**Instruction**
Beginning with the line where "What is the overall" appears, restate the lines word for word through the last one in the listing.
BEGIN Available records
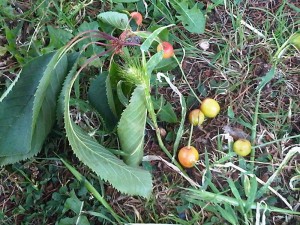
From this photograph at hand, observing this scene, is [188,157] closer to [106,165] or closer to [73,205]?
[106,165]

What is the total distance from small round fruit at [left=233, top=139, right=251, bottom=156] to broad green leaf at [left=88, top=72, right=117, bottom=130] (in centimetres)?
44

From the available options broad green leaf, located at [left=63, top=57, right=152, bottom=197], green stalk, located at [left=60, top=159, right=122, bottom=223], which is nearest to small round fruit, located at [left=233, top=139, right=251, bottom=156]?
broad green leaf, located at [left=63, top=57, right=152, bottom=197]

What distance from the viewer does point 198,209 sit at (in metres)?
1.91

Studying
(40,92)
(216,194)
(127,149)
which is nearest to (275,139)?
(216,194)

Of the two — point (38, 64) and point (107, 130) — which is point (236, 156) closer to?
point (107, 130)

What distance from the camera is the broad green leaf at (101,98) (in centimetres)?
192

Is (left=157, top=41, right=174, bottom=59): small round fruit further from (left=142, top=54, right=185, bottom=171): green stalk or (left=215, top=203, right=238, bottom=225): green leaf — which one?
(left=215, top=203, right=238, bottom=225): green leaf

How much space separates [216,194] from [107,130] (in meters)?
0.44

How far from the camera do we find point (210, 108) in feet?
6.54

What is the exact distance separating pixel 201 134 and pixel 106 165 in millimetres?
430

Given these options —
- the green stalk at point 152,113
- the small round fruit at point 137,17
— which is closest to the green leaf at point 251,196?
the green stalk at point 152,113

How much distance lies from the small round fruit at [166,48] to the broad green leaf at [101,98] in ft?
0.79

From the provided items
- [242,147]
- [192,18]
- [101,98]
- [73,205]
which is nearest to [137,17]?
[192,18]

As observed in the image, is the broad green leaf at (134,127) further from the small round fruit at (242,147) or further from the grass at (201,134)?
the small round fruit at (242,147)
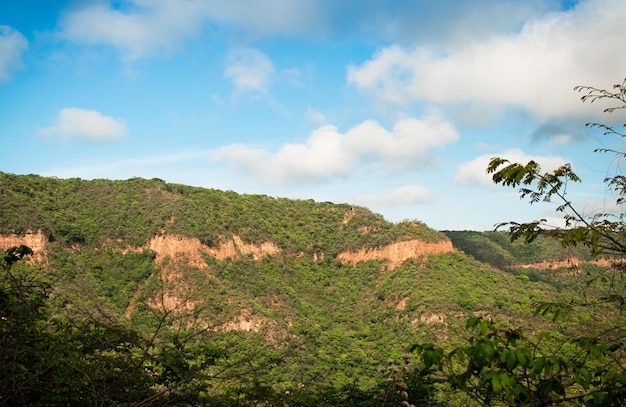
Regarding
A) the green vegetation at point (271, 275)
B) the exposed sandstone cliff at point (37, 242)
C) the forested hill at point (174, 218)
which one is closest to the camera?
the green vegetation at point (271, 275)

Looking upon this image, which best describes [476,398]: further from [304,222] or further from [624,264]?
[304,222]

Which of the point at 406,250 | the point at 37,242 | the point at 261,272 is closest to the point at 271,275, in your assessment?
the point at 261,272

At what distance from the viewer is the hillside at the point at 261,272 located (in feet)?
147

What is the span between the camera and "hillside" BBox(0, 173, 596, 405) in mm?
44906

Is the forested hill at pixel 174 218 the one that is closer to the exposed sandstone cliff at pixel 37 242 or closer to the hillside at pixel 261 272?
the hillside at pixel 261 272

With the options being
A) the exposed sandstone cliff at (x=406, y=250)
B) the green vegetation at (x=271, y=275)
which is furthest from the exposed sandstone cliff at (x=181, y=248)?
the exposed sandstone cliff at (x=406, y=250)

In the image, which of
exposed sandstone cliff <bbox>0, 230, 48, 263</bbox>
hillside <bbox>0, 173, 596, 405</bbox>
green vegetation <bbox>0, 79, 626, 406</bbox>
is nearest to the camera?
green vegetation <bbox>0, 79, 626, 406</bbox>

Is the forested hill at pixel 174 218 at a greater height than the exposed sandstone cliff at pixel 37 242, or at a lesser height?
greater

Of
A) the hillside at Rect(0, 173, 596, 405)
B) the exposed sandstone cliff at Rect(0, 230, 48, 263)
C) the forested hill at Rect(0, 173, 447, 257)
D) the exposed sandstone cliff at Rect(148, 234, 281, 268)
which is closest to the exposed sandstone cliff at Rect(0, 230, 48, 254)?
the exposed sandstone cliff at Rect(0, 230, 48, 263)

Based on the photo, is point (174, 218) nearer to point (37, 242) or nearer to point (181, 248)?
point (181, 248)

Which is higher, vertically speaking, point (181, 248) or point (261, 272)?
point (181, 248)

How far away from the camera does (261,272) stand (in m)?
64.4

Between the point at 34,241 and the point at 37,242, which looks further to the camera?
the point at 37,242

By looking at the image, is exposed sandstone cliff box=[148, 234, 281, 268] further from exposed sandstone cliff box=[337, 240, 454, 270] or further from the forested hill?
exposed sandstone cliff box=[337, 240, 454, 270]
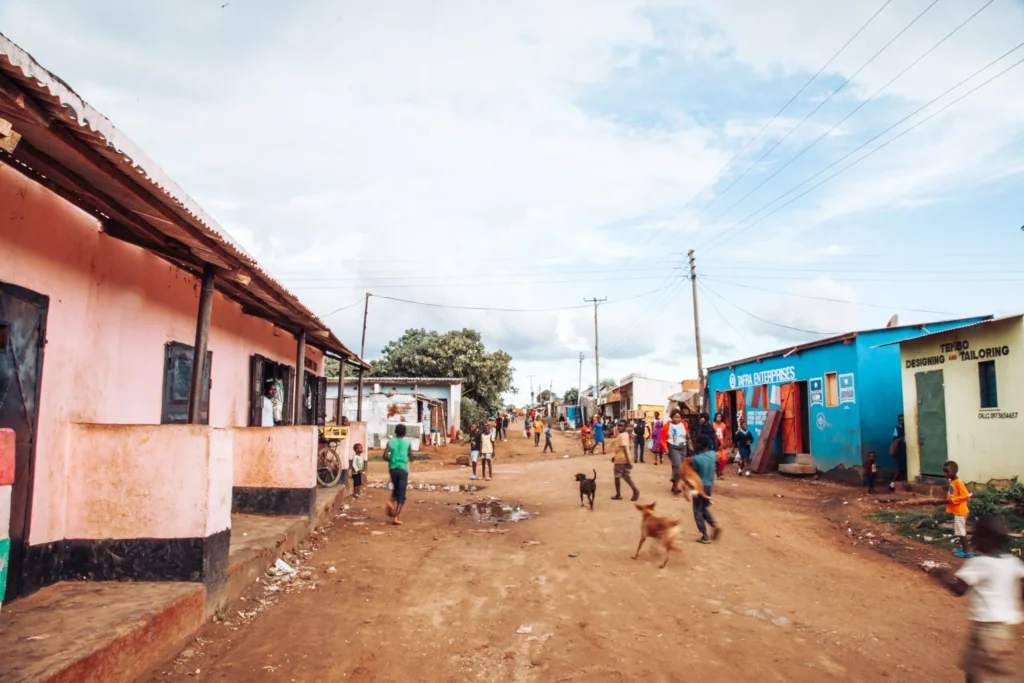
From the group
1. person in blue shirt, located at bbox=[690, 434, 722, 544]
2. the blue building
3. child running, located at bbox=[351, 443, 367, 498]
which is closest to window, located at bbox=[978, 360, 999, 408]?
the blue building

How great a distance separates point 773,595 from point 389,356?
40.0 m

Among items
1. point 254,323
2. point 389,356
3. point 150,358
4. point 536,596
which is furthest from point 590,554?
point 389,356

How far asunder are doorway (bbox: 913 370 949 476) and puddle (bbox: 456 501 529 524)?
8.44 m

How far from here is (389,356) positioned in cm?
4531

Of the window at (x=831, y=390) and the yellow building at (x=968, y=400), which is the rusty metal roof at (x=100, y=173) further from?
the window at (x=831, y=390)

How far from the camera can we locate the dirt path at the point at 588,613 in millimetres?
4852

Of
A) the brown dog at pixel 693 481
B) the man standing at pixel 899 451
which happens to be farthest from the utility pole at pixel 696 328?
the brown dog at pixel 693 481

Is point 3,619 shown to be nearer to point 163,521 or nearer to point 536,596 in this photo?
point 163,521

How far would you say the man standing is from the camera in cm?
1491

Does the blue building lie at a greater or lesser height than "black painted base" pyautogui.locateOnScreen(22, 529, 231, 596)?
greater

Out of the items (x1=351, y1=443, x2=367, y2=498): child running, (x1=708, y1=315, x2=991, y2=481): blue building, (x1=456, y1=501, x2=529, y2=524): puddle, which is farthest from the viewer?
(x1=708, y1=315, x2=991, y2=481): blue building

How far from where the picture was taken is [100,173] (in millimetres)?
4258

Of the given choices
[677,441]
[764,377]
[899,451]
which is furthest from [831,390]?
[677,441]

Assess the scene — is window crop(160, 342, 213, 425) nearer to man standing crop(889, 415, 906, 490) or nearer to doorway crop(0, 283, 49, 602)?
doorway crop(0, 283, 49, 602)
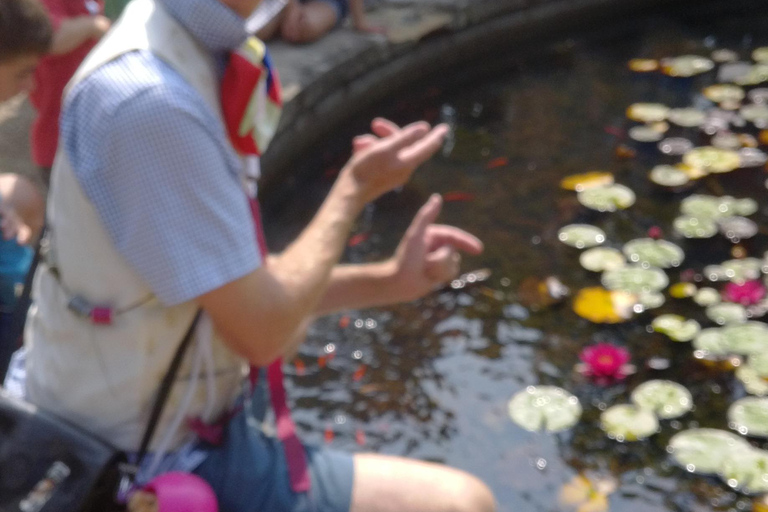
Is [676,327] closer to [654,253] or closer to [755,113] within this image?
[654,253]

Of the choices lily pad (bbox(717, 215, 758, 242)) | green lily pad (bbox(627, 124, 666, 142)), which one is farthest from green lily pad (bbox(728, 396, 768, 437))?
green lily pad (bbox(627, 124, 666, 142))

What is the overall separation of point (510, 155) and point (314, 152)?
80cm

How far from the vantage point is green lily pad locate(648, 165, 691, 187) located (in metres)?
3.26

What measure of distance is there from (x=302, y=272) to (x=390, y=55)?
9.61ft

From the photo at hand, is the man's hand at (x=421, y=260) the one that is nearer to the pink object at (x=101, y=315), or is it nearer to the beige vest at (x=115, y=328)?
the beige vest at (x=115, y=328)

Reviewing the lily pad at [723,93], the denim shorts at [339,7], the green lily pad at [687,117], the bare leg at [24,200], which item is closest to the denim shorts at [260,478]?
the bare leg at [24,200]

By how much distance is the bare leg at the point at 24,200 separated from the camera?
239cm

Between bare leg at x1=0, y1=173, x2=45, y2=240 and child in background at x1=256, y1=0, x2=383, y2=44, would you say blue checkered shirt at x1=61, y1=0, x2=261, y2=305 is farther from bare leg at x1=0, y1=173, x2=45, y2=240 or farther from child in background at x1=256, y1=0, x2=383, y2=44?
child in background at x1=256, y1=0, x2=383, y2=44

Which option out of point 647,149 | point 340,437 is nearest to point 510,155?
point 647,149

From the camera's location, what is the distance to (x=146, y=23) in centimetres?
131

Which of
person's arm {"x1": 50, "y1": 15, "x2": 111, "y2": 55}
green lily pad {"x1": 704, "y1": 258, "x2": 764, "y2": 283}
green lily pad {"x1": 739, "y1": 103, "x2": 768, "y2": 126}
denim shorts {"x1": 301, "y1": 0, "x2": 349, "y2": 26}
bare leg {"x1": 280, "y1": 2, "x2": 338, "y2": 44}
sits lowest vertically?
green lily pad {"x1": 739, "y1": 103, "x2": 768, "y2": 126}

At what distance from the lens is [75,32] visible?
2.71m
END Available records
**Finished exercise**
What is the overall separation of point (510, 155) and point (314, 152)?
80cm

How far from the vantage point is green lily pad locate(648, 165, 691, 187) located (in metres)?
3.26

What measure of distance is there from (x=302, y=272) to (x=390, y=55)?
9.61ft

From the photo at hand, is the man's hand at (x=421, y=260) the one that is nearer to the pink object at (x=101, y=315), or is it nearer to the beige vest at (x=115, y=328)?
the beige vest at (x=115, y=328)

Reviewing the lily pad at [723,93], the denim shorts at [339,7], the green lily pad at [687,117], the bare leg at [24,200], which item is closest to the denim shorts at [260,478]?
the bare leg at [24,200]

By how much distance is the bare leg at the point at 24,200 separated from the camera?
239cm

Between bare leg at x1=0, y1=173, x2=45, y2=240 and child in background at x1=256, y1=0, x2=383, y2=44, would you say blue checkered shirt at x1=61, y1=0, x2=261, y2=305 is farther from bare leg at x1=0, y1=173, x2=45, y2=240 or farther from child in background at x1=256, y1=0, x2=383, y2=44?
child in background at x1=256, y1=0, x2=383, y2=44

Which option out of point 647,149 | point 340,437 is nearest to point 510,155?
point 647,149

From the camera's location, what is the distance to (x=146, y=23) in centimetres?
131

Which of
person's arm {"x1": 50, "y1": 15, "x2": 111, "y2": 55}
green lily pad {"x1": 704, "y1": 258, "x2": 764, "y2": 283}
green lily pad {"x1": 739, "y1": 103, "x2": 768, "y2": 126}
denim shorts {"x1": 301, "y1": 0, "x2": 349, "y2": 26}
bare leg {"x1": 280, "y1": 2, "x2": 338, "y2": 44}
sits lowest vertically?
green lily pad {"x1": 739, "y1": 103, "x2": 768, "y2": 126}

At what distance from the lens is [75,32] visible?
2.71m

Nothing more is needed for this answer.